Arthur Honegger (; 10 March 1892 – 27 November 1955) was a Swiss composer who was born in France and lived a large part of his life in Paris. A member of Les Six, his best known work is probably Antigone, composed between 1924 and 1927 to the French libretto by Jean Cocteau based on the tragedy Antigone by Sophocles. It premiered on 28 December 1927 at the Théâtre Royal de la Monnaie with sets designed by Pablo Picasso and costumes by Coco Chanel. However, his most frequently performed work is probably the orchestral work Pacific 231, which was inspired by the sound of a steam locomotive.

Biography

Born Oscar-Arthur Honegger (the first name was never used) to Swiss parents in Le Havre, France, he initially studied harmony with Robert-Charles Martin (to whom he dedicated his first published work<ref>Pierre Meylan (1982) Honegger, L'Âge d'Homme, 17</ref>) and violin in Le Havre. After studying for two years at the Zurich Conservatory, he enrolled in the Paris Conservatoire from 1911 to 1918, studying with both Charles-Marie Widor and Vincent d'Indy. He made his Paris compositional debut in 1916 and in 1918 wrote the ballet Le dit des jeux du monde, generally considered to be his first characteristic work. In 1926 he married Andrée Vaurabourg, a pianist and fellow student at the Paris Conservatoire, on the condition that they live in separate apartments because he required solitude for composing. Andrée lived with her mother, and Honegger visited them for lunch every day. They lived apart for the duration of their marriage, with the exception of one year from 1935 to 1936 following Vaurabourg's injury in a car accident, and the last year of Honegger's life, when he was not well enough to live alone.

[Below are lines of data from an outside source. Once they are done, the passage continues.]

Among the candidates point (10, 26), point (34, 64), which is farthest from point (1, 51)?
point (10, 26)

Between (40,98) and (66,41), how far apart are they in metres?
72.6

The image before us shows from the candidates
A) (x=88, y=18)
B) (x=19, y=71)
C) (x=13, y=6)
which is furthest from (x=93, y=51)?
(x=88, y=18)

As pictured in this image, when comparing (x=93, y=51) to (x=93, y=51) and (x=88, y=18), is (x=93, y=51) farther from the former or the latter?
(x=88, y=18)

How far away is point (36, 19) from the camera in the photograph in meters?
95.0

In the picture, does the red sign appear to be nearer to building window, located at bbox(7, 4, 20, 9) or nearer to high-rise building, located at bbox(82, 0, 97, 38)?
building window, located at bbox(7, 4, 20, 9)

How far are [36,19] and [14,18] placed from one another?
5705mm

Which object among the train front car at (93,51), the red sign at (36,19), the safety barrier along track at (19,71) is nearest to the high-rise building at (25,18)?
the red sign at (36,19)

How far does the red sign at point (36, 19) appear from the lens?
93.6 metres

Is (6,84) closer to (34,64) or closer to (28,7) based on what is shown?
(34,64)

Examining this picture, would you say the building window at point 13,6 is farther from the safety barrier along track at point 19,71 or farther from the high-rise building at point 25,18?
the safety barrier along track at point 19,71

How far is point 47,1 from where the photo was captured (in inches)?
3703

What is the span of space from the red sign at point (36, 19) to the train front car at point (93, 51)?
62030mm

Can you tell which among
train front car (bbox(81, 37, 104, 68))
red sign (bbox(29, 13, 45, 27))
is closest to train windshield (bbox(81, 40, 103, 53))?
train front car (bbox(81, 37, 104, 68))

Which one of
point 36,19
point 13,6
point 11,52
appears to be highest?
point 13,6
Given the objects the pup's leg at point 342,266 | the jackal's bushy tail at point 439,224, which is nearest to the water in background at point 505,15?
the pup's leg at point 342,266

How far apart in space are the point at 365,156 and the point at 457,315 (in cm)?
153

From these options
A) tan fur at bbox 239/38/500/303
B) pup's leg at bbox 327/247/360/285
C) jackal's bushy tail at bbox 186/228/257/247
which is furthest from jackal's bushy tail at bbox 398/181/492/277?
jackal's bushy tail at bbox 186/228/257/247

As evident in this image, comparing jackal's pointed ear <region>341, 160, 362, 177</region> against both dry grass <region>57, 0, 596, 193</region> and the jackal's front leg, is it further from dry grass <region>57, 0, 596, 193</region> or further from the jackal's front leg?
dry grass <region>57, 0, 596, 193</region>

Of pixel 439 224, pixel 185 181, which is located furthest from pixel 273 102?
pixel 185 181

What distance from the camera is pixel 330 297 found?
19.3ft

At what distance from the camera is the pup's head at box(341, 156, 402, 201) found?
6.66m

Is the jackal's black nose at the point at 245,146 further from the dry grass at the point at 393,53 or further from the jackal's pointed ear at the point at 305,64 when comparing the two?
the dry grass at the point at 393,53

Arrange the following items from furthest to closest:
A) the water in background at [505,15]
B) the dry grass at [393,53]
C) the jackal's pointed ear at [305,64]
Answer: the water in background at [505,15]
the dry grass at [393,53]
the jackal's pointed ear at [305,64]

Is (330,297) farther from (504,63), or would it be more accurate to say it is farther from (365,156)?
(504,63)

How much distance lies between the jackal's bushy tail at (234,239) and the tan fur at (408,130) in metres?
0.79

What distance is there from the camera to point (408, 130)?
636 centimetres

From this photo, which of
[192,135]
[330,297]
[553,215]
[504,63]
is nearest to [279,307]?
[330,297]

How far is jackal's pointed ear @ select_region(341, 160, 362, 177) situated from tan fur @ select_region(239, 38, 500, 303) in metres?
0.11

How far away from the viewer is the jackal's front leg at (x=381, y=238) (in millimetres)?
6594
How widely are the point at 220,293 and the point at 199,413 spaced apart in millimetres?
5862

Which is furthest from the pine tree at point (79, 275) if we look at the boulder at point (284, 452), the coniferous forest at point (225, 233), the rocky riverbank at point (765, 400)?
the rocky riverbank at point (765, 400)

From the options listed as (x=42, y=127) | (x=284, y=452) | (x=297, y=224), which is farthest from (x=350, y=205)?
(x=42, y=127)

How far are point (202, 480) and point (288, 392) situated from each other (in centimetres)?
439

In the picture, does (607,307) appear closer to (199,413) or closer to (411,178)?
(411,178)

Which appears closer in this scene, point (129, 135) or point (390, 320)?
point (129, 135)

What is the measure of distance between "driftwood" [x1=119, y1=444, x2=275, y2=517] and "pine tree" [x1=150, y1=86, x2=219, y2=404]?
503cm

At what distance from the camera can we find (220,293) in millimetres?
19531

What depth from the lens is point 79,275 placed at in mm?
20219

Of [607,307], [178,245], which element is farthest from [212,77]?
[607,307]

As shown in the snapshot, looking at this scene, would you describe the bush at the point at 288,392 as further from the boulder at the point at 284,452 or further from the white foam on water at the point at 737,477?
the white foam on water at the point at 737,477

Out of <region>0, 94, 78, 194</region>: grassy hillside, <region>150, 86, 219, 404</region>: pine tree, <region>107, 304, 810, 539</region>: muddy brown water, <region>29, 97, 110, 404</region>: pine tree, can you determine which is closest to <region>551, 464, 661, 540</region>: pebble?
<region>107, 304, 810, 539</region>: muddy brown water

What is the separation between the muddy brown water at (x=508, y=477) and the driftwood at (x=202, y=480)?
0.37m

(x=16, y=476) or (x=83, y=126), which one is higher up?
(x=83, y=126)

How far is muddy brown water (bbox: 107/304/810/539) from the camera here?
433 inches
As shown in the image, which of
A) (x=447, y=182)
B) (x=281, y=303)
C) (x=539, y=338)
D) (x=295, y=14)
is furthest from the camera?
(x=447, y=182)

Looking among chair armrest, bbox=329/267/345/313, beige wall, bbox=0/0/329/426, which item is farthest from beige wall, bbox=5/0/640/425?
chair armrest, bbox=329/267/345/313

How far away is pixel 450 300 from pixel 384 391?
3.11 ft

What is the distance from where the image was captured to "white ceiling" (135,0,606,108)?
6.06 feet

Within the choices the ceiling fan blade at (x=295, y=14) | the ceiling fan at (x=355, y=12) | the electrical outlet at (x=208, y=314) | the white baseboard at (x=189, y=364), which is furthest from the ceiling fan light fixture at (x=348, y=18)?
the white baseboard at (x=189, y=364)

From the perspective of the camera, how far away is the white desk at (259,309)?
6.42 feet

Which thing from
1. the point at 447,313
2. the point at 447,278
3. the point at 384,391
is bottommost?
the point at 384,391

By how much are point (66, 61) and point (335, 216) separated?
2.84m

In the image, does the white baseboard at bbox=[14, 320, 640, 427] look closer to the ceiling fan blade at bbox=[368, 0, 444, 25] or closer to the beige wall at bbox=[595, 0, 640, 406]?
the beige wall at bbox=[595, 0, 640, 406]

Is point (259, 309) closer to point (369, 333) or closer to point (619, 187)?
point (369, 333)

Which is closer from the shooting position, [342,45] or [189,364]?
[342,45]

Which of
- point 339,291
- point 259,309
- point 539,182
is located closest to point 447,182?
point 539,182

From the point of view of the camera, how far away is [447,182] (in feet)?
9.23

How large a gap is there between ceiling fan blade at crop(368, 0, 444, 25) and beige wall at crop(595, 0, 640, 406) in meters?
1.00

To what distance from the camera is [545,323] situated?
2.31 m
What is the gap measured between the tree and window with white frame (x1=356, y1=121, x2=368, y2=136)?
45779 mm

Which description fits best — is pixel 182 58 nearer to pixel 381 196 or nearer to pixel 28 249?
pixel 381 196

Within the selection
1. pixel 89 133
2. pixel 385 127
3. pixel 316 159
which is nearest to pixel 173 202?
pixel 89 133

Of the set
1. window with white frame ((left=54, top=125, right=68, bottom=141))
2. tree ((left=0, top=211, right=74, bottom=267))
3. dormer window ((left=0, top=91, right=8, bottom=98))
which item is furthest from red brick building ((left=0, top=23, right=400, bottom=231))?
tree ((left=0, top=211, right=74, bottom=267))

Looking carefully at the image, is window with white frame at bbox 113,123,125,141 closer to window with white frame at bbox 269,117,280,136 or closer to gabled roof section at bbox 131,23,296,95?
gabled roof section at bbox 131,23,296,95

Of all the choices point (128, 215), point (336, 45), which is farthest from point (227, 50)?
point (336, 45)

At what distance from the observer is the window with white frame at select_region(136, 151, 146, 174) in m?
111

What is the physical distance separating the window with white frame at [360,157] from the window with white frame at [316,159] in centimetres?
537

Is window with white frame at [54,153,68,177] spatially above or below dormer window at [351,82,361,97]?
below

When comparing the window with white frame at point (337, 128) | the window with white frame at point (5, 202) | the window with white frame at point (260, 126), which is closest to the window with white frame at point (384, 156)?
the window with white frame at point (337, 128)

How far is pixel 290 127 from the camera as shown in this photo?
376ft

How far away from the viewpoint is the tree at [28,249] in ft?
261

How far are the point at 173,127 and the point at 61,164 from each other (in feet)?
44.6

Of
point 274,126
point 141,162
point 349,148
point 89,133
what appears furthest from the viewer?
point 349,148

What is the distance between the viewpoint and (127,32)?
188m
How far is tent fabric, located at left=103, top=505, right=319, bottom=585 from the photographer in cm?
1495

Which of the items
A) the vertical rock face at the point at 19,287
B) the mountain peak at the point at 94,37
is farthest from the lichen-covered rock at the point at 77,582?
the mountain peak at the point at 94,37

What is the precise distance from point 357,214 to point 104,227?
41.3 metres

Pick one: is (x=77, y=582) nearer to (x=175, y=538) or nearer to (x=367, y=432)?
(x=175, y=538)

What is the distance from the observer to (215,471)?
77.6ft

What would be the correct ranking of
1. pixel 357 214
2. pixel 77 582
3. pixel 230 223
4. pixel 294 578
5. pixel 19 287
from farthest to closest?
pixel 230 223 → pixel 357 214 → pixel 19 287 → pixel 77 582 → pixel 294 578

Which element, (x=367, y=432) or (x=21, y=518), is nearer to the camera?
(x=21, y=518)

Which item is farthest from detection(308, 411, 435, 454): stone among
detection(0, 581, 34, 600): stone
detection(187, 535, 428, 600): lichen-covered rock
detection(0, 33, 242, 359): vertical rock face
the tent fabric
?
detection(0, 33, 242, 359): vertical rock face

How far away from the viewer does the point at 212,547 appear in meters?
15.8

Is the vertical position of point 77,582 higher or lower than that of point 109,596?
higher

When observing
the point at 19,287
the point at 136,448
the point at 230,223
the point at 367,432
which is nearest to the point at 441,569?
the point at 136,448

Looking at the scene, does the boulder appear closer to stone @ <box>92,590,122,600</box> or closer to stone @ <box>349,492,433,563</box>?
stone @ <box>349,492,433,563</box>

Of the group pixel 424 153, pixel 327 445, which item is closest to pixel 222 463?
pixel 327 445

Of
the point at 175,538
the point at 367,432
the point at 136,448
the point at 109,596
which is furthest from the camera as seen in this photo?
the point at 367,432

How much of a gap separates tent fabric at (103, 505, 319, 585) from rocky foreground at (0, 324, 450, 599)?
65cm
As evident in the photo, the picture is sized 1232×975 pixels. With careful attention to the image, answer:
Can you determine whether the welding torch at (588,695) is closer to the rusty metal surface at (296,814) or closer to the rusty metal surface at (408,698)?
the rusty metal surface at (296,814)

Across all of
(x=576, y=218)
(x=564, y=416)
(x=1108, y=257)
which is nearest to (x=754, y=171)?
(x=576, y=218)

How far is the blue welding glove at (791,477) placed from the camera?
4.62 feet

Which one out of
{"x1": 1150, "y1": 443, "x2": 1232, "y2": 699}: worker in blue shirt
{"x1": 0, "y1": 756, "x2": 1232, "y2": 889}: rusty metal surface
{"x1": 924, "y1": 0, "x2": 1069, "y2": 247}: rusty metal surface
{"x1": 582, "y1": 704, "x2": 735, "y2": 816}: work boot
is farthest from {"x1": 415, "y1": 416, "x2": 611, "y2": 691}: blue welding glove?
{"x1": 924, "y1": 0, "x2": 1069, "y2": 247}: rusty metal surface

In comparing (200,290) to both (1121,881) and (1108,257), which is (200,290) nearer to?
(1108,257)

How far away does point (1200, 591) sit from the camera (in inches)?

They had one daughter, Pascale, born in 1932. Honegger also had a son, Jean-Claude (1926–2003), with the singer Claire Croiza.

In the early 1920s, Honegger shot to fame with his "dramatic psalm" Le Roi David (King David), which is still in the choral repertoire. Between World War I and World War II, Honegger was very prolific. He composed the music for Abel Gance's epic 1927 film, Napoléon,  which was preceded by J'accuse (1919) and La Roue ("The Wheel") (1923). He composed nine ballets and three vocal stage works, amongst other works. One of those stage works, Jeanne d'Arc au bûcher (1935), a "dramatic oratorio" (to words by Paul Claudel), is thought of as one of his finest works. In addition to his pieces written alone, he collaborated with Jacques Ibert on both an opera, L'Aiglon (1937), and an operetta. During this time period, he also wrote Danse de la chèvre (1921), which has become a staple in the flute repertoire. Dedicated to René Le Roy and written for solo flute, this piece is lively and charming but with the same directness of all Honegger's work.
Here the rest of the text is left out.